May said he first got interested in poetry while recording a hip hop album. With a little nudge from his sister, May said he rearranged two of the songs he had been working on and performed them at a poetry slam.

“The only way to grow is to do what you cannot do, and the thing I could not do was crowds,” May said.

May noted that his weakest moment was early on in his career as a performer. He said he had done well at a slam in Baltimore one year, and went back the next year to prove himself again.

“It was the first time I went to a slam specifically to win it,” he said, noting he was not able to win the second time around. “It was a low point that I was driving all the way back to Detroit, alone. I couldn’t afford to be there. I vowed to never go to a slam just to win again.”

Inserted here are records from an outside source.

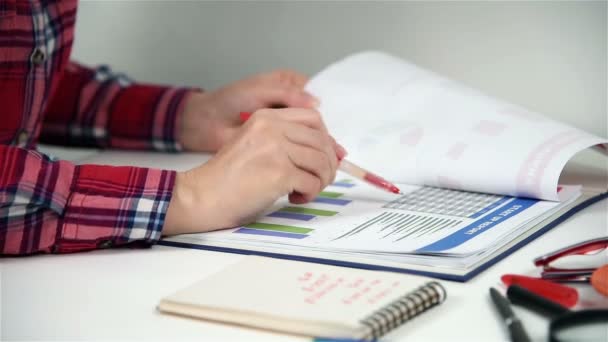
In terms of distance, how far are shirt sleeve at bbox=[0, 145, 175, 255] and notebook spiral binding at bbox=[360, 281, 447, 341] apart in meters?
0.28

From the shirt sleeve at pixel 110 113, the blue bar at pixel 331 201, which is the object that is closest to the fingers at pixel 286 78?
the shirt sleeve at pixel 110 113

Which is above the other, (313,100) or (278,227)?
(313,100)

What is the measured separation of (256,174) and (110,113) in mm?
515

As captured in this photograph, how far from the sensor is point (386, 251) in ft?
2.28

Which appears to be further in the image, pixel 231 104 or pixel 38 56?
pixel 231 104

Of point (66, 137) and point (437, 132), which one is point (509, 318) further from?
point (66, 137)

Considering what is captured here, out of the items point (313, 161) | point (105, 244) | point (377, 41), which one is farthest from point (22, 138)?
point (377, 41)

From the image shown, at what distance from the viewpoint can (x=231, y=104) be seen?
1.15 metres

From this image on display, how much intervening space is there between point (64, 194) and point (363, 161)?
1.20 ft

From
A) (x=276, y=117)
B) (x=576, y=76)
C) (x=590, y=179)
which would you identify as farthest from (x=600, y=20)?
(x=276, y=117)

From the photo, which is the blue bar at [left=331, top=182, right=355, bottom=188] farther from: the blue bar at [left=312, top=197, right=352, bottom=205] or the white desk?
the white desk

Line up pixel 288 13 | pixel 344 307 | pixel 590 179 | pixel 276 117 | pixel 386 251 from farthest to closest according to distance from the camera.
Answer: pixel 288 13 → pixel 590 179 → pixel 276 117 → pixel 386 251 → pixel 344 307

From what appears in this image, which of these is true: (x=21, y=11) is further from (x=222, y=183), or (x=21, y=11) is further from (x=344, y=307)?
(x=344, y=307)

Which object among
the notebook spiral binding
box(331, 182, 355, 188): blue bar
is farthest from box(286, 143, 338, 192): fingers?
the notebook spiral binding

On the opposite side of the spectrum, May said that wining the Spirit of Detroit Award as a poet was one of the best moments in his career.

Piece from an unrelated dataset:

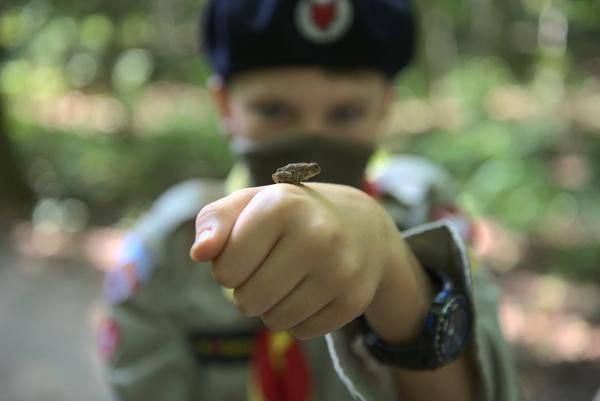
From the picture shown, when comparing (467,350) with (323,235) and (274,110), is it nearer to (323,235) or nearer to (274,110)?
(323,235)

“It was a very Detroit thing,” May said. “It was straight up like poetry was relevant in this way to Detroiters, and people are actually paying attention. That’s crazy.”

May says reading is an integral part of his writing process.

“I cut any poem that I don’t want to read out loud,” he said. “If I had a poem that didn’t work in the air, I wouldn’t think of it as a poem. I would think of it as some other form of writing. It’s a genre, so part of the genre is how it sounds – what it was created to do is to be read out loud.”

May noted that his ties to music factor in to his writing, but he tries to keep them separate.

“There’s all these natural rhythms we have when we’re speaking, and that was always a starting point for me. Like, ‘how does this sound?’” May said. “But it’s important to keep music separate because that’s how I learned… I’ve tried poems that use music as subject matter and that was always weird for me so I moved away from it.”

Similarly, May said he never intended to write about Detroit. In fact, he set out to do the opposite.

“I got around to writing about Detroit by avoiding writing about Detroit,” May said. “I was trying to look at interpersonal relationship and solitude … If I was trying to write about all that stuff in the framework of Detroit, I probably would have failed.”

May advises young writers to use the craft to get to something that’s real and emotionally raw.

“The idea of writing as a political act is that you’re writing toward understanding,” May said. “It’s about really trying to connect [with people] and knowing you will fail. It has an ache of me trying to understand something but not getting it.”